Work order
List each row below that contains the string "Relative", copying those rows in full. Case counts.

Stored data
○ ○ ○ ○
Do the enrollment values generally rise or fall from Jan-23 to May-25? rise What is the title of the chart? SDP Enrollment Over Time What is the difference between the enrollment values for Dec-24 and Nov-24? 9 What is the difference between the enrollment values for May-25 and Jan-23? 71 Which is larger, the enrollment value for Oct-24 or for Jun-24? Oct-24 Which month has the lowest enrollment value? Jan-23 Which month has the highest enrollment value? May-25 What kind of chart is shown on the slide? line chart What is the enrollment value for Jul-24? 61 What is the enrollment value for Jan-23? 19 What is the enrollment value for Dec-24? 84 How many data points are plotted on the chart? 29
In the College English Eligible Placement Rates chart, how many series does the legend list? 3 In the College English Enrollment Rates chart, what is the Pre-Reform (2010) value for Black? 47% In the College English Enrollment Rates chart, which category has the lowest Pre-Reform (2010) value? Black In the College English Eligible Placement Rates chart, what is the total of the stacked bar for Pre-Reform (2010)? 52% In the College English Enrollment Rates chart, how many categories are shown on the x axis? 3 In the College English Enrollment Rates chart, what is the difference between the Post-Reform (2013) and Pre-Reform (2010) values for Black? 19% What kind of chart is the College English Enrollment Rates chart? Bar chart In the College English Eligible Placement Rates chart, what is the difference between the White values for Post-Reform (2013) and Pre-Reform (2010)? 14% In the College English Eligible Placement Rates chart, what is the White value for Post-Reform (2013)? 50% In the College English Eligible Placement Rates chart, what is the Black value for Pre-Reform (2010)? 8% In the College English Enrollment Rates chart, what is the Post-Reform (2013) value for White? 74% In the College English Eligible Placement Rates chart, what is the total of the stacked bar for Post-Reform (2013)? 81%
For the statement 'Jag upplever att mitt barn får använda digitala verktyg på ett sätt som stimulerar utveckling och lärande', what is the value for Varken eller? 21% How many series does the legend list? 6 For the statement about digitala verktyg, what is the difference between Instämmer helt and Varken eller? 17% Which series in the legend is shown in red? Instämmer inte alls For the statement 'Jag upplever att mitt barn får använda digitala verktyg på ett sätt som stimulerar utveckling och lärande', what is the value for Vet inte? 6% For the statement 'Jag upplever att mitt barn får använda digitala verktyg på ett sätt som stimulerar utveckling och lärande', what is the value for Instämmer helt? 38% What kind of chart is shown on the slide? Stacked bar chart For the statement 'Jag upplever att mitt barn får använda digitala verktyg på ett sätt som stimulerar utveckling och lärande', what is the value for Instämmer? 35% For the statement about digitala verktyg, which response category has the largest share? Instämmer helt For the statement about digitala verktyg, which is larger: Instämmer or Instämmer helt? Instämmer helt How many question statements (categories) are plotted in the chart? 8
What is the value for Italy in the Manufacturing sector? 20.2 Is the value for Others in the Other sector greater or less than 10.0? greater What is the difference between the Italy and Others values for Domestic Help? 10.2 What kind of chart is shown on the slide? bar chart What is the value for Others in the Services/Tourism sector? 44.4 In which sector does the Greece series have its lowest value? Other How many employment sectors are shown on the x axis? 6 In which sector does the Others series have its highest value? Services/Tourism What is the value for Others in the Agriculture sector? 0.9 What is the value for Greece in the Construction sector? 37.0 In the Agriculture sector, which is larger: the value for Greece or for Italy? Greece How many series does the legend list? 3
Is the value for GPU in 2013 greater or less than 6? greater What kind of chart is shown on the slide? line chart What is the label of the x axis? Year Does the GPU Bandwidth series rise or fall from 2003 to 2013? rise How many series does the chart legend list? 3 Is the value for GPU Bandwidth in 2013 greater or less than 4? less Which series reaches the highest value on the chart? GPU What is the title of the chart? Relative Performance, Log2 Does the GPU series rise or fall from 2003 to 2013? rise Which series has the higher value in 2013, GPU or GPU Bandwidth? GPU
○ ○ ○ ○
Result
Is the value for GPU in 2013 greater or less than 6? greater What kind of chart is shown on the slide? line chart What is the label of the x axis? Year Does the GPU Bandwidth series rise or fall from 2003 to 2013? rise How many series does the chart legend list? 3 Is the value for GPU Bandwidth in 2013 greater or less than 4? less Which series reaches the highest value on the chart? GPU What is the title of the chart? Relative Performance, Log2 Does the GPU series rise or fall from 2003 to 2013? rise Which series has the higher value in 2013, GPU or GPU Bandwidth? GPU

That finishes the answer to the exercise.